Des dessins qu'on pourrait croire réalisés par des enfants de cinq ans, des assemblages de boîtes de conserves, des articles ménagers rouillés, des tableaux monochromes de type peinture en bâtiments et bien d'autres absurdités de ce genre, trouvent preneurs à plusieurs millions d'euros. Le musée d'art contemporain du Centre Pompidou organise une exposition sur le vide, tout simplement en n'exposant rien ; enfin, sommet du ridicule, le château de Versailles expose des articles de plage qui pendouillent au plafond des salles les plus prestigieuses de la culture française.
Comment les hommes les plus riches de la planète et les plus grands décideurs de ce monde en sont-ils arrivés arrivés à soutenir un tel délire ?
C'est précisément à cette question que Jean-Louis Harouel donne une réponse complète dans son remarquable livre "La Grande Falsification".

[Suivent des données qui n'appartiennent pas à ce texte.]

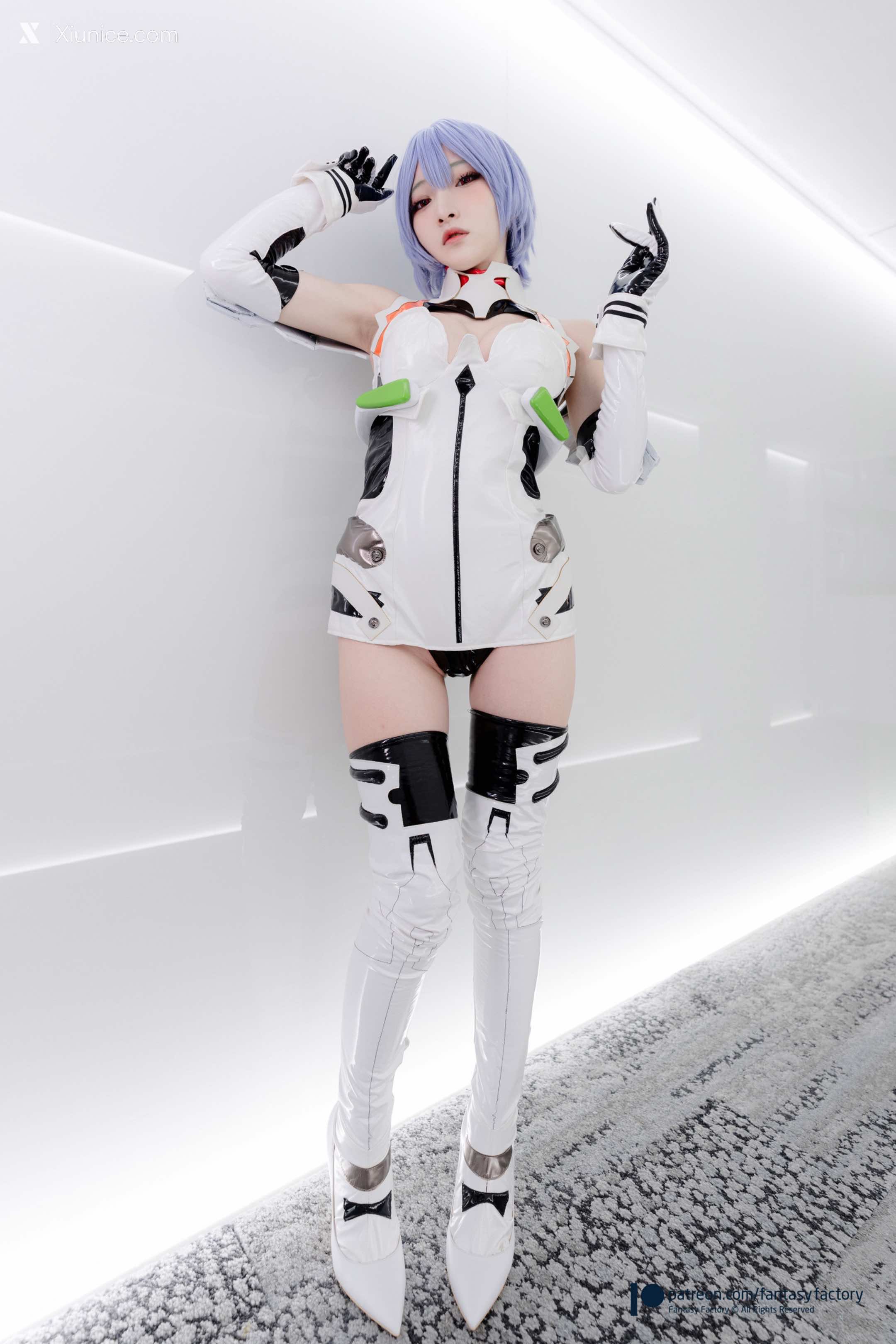 Fantasy Factory 綾波レイ 1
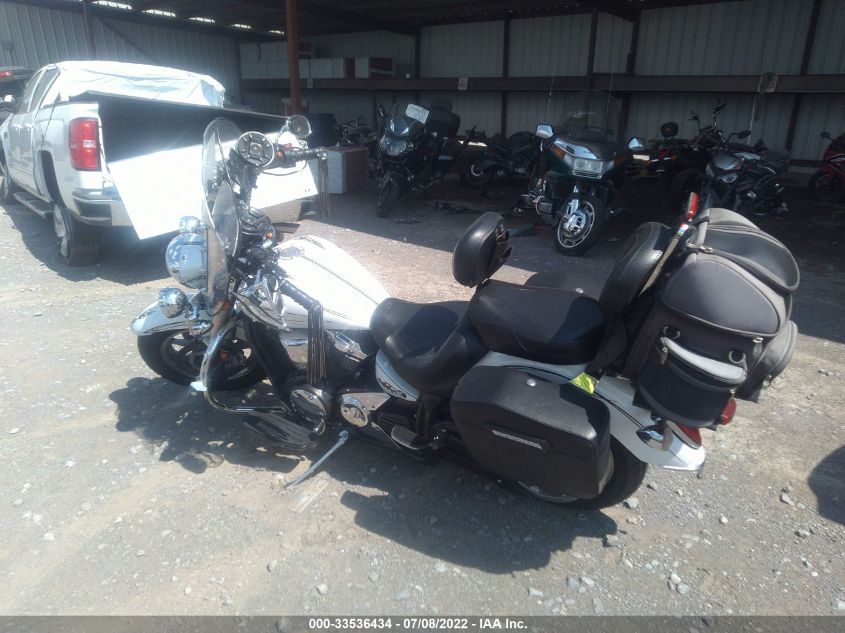 2009 YAMAHA XVS1300 A JYAVP24E19A007173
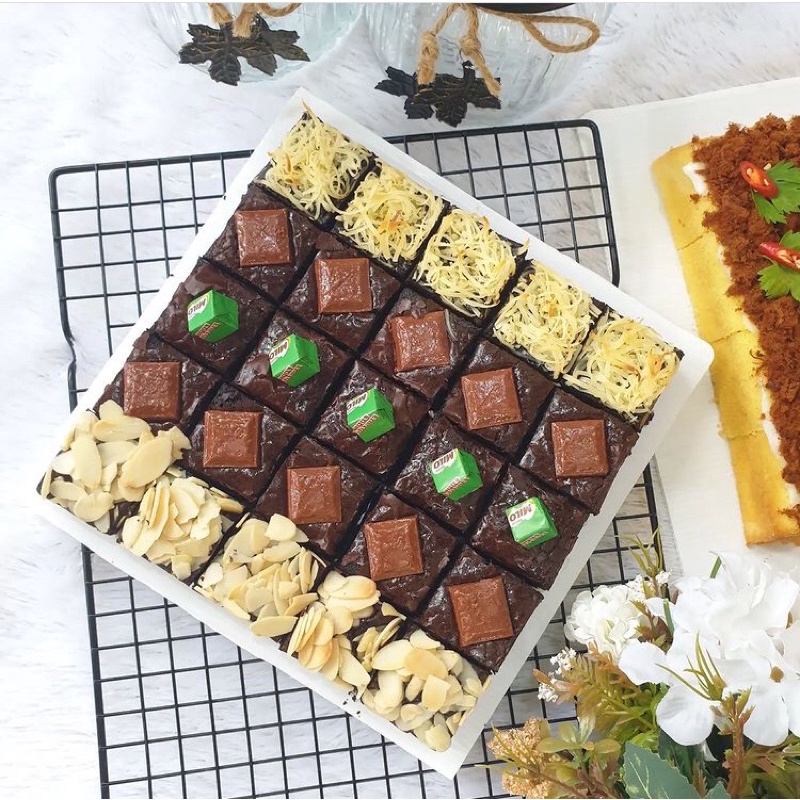 

brownies fudgy premium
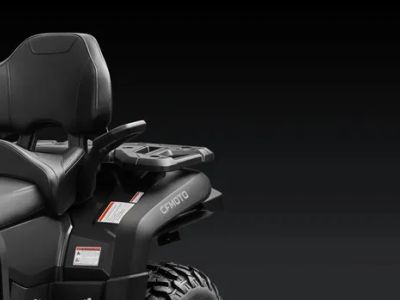 2026 CFMOTO CForce 600 Touring - Photo 2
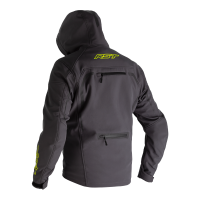 Kevlar® Frontline CE Mens Textile Jacket Grey / Neon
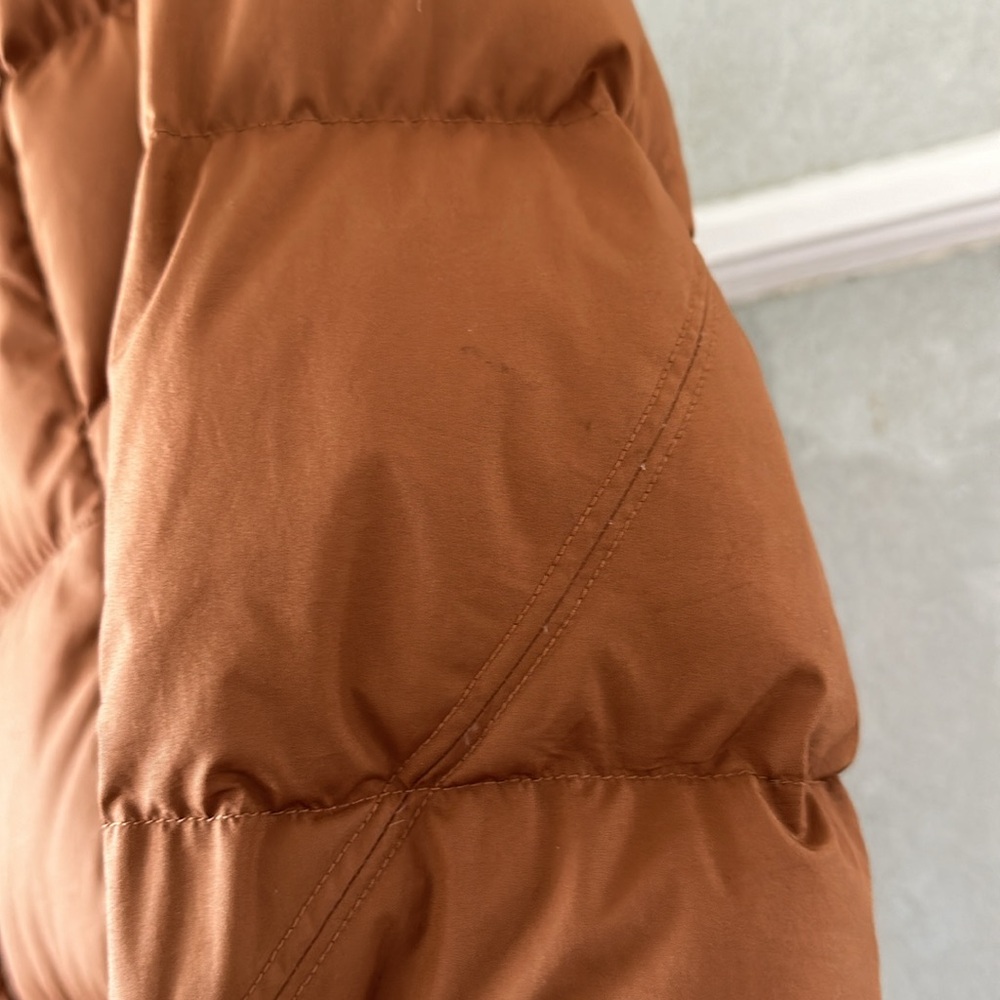 Athleta Downtown Puffer Jacket Rust - image 7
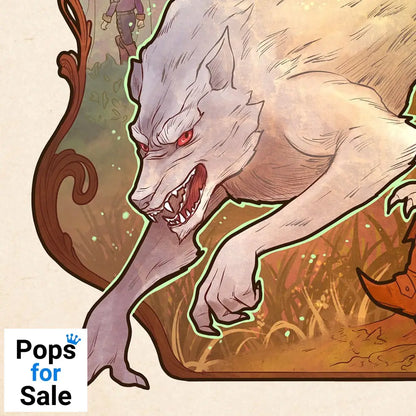 Critical Role Art Print Travis Willingham: 10th Anniversary Art Nouveau Illustrations 46 x 28 cm - unframed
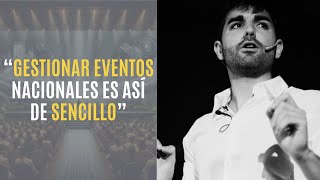 Cómo Crear Eventos Emprendedores de Alto Impacto Tomás Garnelo [upl. by Amalita]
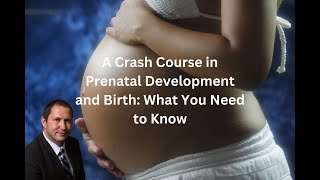 A Crash Course in Prenatal Development and Birth What You Need to Know [upl. by Phelps]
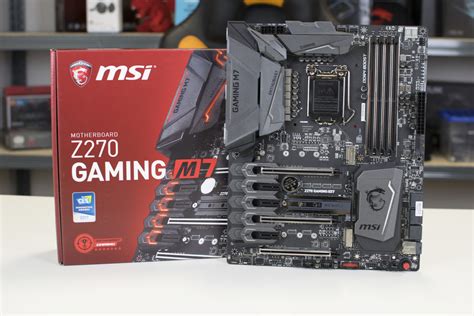 Msi Z270 Gaming M7 Motherboard Review Play3r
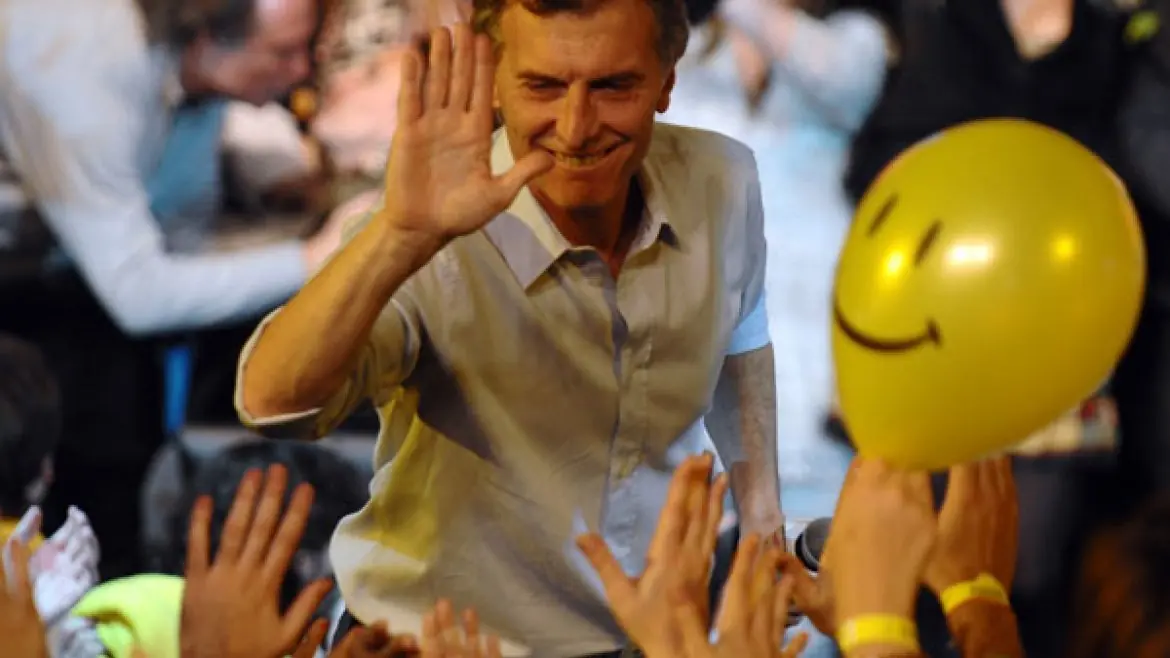 Hagamos TOP a nuestro futuro Presidente [Mauricio Macri]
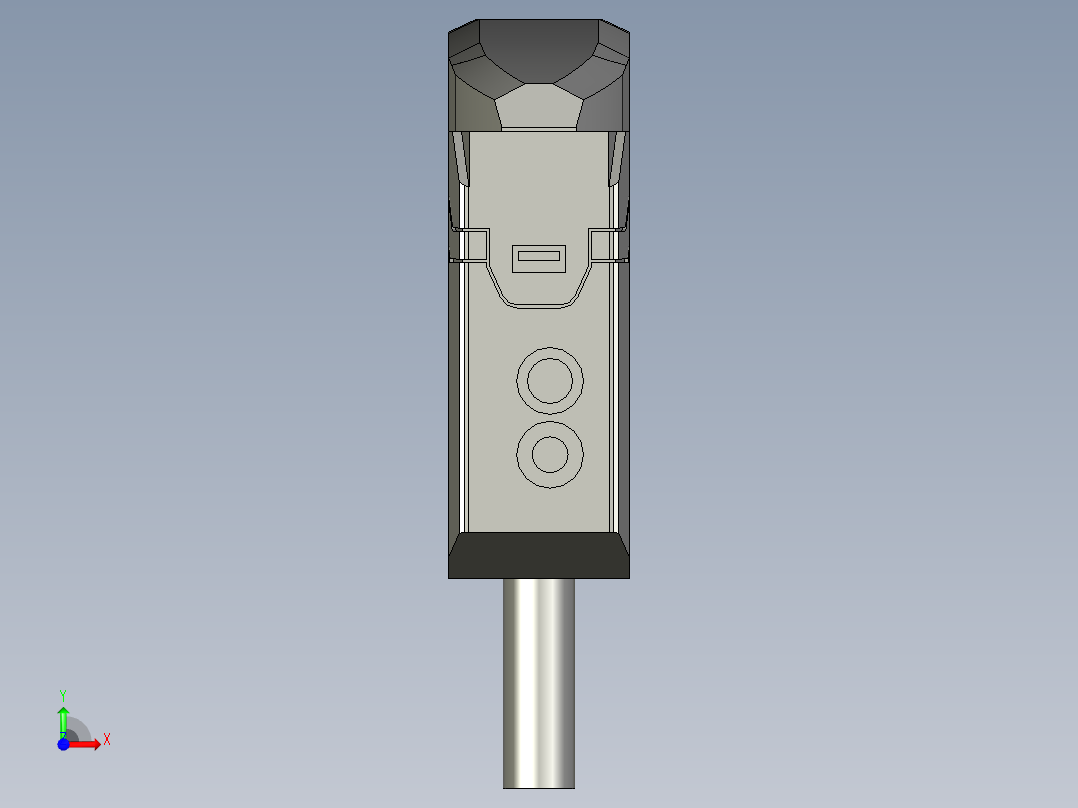 5-光纤放大器FS-N18N前视图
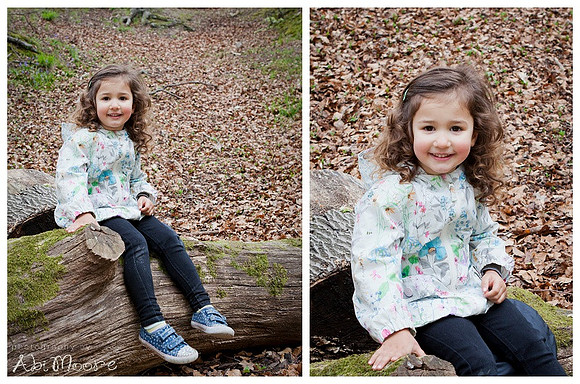 Bluebell photoshoot Berkshire 2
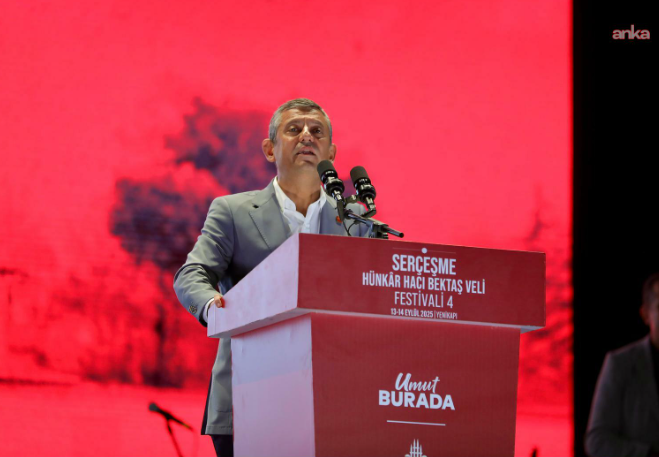 Özgür Özel: “Türkiye Cumhuriyeti’ndeki herkese sesleniyorum; İktidar değişecek”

Dans un style clair, n'utilisant que des phrases et des mots simples, mais avec une logique particulièrement rigoureuse, l'auteur reprend tout le développement de l'art contemporain. De l'apparition de la photographie qui a détrôné la peinture dans son rôle premier, à la déification de l'artiste avant-gardiste, en passant par l'absurdité du discours occultiste, l'art classique n'a cessé de se dégrader en suivant la plus forte pente ; tout cela est expliqué et soutenu par une multitude d'anecdotes historiques qui surprendront le lecteur.
Enfin, pour expliquer l'institutionnalisation du système, l'auteur évoque, preuves historiques à l'appui, le rôle du gouvernement américain au milieu du XX° siècle.
En résumé, celui qui veut comprendre la déchéance de l'art et son soutien par les grands de ce monde, trouvera dans ce livre une réponse "grand public" qui résume un immense travail.